Friday, August 25, 2006
Real estate valuations to rise
The housing market may be weak in the knees, but tax valuations are headed higher as the Board of Assessors completes its three-year reassessment of Carlisle properties. Assessor John Speidel estimated an average increase in the range of 10 to 15% when he described the process at the town Finance Team (FinTeam) meeting on August 22.

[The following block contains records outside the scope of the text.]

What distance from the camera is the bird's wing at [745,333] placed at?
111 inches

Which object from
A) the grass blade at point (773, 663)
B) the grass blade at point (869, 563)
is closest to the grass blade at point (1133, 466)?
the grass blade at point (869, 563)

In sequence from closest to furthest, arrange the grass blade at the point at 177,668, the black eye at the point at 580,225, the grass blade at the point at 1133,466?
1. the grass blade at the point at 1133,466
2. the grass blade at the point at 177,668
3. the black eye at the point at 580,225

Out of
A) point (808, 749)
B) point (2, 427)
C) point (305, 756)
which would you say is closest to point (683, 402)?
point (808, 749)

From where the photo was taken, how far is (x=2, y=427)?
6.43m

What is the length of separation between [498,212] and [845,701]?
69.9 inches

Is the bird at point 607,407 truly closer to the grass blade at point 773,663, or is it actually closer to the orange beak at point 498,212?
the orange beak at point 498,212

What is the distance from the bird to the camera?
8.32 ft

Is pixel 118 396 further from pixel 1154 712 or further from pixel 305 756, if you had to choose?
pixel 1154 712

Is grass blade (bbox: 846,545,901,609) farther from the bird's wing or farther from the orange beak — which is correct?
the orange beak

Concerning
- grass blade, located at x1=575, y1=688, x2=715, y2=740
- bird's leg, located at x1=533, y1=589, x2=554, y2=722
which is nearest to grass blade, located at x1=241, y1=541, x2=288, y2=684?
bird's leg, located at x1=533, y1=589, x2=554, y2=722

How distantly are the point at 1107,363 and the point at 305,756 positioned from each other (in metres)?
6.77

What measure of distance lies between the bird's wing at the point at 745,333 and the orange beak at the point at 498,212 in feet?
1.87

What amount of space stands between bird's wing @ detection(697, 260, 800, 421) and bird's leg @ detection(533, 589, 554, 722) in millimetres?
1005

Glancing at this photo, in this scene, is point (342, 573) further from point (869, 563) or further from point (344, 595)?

Valuations are based on the full sales price for similar properties sold recently. Speidel said that because the data spans more than one year, the strong increase in prices during 2005 drive property valuations higher this year.
Tax rate will be adjusted
The FY07 tax rate can be set once the revaluation is complete and has been approved by the state. The FY06 tax rate is $12.99 per $1,000 of property. If the amount of money needed by the town remained constant, the tax rate would drop whenever real estate valuations rise. However, Spring Town Meeting approved appropriations about 4.3% greater than those in FY06. Increases in revenues (such as state aid) as well as expenses will be included when calculating the new tax rate.
Smaller homes hit harder
The value of land has risen much more than the value of a typical house.The FinTeam noted the impact of the revaluations would be uneven, because owners of smaller homes may face a proportionally larger increase."I worry about this disproportionate thing," said Selectman Tim Hult. Town Administrator Madonna McKenzie noted this same situation existed during the previous real estate revaluation in 2003. Chair of the Board of Assessors John Marchant later said he thought the revaluation process was fair. He added that it is driven entirely by market forces.
Assessment criteria are set by the state Department of Revenue, which calls for revaluations at least every three years. Property inspections are mandated every nine years.
The Board of Assessors will discuss the real estate revaluation at their next meeting at 4 p.m. on August 30 at Town Hall, prior to submitting their data for state approval.